> [AIM]: Gather every line of the records that contains the string "JSON". Case counts, so a line matches only if its capitalization is identical.
====== ROWS
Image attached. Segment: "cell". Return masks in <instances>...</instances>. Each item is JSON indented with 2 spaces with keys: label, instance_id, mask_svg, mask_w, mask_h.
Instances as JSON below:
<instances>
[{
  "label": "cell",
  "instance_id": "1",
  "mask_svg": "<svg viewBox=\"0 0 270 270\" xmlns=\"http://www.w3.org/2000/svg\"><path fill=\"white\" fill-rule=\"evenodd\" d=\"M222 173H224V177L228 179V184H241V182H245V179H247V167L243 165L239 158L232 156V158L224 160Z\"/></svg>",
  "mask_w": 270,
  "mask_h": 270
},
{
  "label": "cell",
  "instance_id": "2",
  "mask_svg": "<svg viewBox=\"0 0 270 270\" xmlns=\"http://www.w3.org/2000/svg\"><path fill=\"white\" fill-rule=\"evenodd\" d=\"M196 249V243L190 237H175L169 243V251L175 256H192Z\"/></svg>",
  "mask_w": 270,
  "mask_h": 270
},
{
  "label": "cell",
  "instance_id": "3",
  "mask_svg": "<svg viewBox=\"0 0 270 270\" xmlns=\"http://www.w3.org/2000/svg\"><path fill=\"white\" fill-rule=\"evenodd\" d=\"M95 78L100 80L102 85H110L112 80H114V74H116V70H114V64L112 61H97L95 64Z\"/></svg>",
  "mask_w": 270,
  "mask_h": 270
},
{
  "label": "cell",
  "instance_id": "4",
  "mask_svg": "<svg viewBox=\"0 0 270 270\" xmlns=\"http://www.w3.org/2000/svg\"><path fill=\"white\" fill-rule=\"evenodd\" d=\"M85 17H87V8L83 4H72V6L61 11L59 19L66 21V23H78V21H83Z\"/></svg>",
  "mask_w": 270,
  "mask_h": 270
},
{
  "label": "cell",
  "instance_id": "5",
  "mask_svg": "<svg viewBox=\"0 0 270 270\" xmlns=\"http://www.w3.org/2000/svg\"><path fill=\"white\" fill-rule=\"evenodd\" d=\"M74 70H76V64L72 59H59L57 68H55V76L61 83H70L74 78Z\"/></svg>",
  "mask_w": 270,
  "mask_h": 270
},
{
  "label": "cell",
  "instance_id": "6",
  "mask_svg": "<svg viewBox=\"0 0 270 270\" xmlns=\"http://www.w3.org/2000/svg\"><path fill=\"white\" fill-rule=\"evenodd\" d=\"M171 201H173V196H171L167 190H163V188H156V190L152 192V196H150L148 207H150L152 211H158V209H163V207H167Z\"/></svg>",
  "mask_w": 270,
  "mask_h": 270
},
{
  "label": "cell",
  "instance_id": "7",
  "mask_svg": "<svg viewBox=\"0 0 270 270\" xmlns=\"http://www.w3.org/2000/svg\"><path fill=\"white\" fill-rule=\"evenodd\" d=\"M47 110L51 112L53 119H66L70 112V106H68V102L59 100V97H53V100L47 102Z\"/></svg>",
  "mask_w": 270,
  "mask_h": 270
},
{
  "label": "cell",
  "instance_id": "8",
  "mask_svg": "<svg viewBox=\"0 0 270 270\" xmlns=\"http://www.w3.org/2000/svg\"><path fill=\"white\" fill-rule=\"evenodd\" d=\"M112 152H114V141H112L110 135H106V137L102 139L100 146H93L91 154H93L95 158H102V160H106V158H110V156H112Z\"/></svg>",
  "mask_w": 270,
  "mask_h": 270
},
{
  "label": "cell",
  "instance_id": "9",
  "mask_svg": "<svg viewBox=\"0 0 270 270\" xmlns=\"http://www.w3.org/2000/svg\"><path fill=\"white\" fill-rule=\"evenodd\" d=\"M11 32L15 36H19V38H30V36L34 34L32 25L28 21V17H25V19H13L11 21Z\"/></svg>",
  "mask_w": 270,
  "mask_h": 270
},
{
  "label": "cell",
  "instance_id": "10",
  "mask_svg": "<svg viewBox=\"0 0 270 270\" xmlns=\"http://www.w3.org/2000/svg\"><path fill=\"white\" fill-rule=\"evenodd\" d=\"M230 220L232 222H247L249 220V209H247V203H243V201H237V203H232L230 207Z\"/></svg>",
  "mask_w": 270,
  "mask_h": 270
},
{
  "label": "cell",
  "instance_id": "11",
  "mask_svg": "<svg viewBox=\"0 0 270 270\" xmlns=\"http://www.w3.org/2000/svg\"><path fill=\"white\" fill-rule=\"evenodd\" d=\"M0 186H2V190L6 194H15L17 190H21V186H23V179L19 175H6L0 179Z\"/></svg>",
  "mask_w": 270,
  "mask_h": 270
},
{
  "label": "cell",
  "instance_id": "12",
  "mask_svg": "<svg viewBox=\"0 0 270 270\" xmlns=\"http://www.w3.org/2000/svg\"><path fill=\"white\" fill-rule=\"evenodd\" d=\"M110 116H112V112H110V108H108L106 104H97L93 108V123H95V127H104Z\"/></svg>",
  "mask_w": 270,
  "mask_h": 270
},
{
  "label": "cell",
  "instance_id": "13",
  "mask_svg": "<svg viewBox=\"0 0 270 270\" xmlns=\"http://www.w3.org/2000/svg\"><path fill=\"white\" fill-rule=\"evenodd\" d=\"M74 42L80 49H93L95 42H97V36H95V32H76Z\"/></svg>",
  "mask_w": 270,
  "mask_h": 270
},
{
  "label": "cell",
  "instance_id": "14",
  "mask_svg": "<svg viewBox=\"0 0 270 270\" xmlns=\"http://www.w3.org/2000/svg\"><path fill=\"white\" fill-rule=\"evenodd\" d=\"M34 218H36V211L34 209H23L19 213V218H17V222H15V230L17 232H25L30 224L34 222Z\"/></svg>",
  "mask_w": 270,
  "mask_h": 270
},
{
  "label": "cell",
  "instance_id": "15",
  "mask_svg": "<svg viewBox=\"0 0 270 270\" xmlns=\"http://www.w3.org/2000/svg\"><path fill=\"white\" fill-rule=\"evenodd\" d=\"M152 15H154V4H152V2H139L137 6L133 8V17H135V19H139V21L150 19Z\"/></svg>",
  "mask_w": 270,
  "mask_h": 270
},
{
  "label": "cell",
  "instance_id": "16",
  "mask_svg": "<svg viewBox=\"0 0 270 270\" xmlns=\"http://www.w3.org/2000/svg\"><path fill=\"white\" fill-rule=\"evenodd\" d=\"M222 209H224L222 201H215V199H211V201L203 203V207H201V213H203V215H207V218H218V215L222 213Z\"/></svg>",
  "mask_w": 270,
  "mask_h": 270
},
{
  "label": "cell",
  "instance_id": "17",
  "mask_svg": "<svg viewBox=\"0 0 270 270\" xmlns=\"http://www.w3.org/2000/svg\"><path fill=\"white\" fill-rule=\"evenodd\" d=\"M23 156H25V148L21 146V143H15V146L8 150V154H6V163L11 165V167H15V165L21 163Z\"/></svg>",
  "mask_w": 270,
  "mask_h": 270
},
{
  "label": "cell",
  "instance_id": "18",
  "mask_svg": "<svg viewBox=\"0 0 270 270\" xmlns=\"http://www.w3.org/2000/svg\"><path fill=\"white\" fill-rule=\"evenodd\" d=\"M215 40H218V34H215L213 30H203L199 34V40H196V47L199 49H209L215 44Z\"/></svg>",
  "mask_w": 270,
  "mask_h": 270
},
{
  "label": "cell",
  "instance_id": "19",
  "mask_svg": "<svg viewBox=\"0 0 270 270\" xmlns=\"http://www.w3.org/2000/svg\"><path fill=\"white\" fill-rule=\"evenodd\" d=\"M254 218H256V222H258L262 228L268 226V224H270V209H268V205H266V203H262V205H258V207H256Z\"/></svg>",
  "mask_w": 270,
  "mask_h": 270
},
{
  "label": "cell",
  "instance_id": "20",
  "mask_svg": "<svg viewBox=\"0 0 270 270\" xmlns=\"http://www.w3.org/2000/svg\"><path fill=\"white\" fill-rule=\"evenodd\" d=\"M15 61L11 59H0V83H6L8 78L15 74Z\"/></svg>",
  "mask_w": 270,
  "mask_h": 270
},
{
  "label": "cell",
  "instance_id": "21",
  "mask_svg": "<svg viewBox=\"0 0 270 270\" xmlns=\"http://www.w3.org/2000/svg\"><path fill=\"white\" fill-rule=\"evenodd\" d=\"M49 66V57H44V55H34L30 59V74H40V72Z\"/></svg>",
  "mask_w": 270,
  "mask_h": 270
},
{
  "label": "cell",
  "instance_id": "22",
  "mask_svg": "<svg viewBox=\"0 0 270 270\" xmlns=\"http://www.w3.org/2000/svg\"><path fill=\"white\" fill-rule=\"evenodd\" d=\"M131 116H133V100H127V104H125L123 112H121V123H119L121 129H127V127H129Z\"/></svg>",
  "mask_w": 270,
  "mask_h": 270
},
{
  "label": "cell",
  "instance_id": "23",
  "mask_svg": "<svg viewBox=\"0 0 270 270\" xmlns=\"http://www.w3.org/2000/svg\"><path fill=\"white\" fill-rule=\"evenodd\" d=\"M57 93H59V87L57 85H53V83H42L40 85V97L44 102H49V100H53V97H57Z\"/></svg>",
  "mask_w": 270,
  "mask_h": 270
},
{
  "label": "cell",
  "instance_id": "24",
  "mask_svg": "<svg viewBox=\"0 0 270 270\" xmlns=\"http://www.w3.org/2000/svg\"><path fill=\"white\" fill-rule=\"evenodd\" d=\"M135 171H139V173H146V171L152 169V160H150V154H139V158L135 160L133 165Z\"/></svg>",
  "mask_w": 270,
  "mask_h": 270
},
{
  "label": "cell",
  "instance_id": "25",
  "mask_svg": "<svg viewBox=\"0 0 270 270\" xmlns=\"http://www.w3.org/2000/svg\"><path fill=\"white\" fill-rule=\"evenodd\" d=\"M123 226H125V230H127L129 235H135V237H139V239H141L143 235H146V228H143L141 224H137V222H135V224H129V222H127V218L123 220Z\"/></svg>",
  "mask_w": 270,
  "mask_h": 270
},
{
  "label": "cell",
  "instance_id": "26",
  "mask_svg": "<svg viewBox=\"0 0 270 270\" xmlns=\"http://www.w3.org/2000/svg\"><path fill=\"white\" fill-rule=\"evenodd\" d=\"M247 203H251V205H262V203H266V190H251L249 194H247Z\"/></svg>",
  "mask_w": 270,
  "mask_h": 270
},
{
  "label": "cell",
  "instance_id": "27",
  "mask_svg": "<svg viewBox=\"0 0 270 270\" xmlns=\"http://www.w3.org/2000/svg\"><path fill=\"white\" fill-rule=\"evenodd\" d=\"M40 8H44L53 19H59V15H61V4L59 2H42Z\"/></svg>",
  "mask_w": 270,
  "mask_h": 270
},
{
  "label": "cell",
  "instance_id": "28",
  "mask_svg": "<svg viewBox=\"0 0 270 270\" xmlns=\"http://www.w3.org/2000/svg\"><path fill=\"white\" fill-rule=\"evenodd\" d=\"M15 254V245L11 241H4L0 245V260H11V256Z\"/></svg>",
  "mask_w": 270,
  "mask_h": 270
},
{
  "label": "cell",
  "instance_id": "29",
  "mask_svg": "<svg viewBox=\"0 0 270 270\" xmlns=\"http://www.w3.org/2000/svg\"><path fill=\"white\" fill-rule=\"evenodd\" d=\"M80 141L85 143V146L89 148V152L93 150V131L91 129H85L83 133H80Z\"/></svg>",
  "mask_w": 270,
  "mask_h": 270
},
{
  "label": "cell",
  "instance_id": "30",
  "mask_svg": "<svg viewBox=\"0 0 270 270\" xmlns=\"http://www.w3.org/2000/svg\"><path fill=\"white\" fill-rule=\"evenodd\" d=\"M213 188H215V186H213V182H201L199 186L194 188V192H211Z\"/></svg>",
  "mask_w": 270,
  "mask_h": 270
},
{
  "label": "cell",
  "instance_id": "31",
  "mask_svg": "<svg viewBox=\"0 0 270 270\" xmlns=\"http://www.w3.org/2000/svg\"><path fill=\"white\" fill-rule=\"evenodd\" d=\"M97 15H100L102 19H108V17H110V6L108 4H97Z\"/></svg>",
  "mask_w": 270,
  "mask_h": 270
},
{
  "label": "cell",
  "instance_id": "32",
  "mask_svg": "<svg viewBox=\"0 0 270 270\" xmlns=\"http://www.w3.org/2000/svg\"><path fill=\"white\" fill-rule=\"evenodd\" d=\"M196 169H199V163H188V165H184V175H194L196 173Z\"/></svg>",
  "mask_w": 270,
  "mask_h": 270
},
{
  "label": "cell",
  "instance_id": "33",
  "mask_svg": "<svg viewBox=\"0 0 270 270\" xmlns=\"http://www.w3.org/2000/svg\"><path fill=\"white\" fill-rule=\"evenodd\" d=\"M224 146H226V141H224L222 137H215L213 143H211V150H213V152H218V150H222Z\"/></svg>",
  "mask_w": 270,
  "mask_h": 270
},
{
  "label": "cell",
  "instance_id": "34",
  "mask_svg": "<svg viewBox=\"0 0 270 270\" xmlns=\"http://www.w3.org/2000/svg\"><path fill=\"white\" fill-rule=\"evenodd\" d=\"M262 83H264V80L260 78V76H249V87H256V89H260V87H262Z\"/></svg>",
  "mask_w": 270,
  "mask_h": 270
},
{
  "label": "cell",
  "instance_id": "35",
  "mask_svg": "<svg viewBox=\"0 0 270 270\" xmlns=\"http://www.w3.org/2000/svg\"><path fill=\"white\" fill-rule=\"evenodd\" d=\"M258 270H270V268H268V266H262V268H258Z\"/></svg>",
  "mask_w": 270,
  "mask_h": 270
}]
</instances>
============
> [THE OUTPUT]:
Image attached. Segment: "cell". Return masks in <instances>...</instances>. Each item is JSON indented with 2 spaces with keys: label, instance_id, mask_svg, mask_w, mask_h.
Instances as JSON below:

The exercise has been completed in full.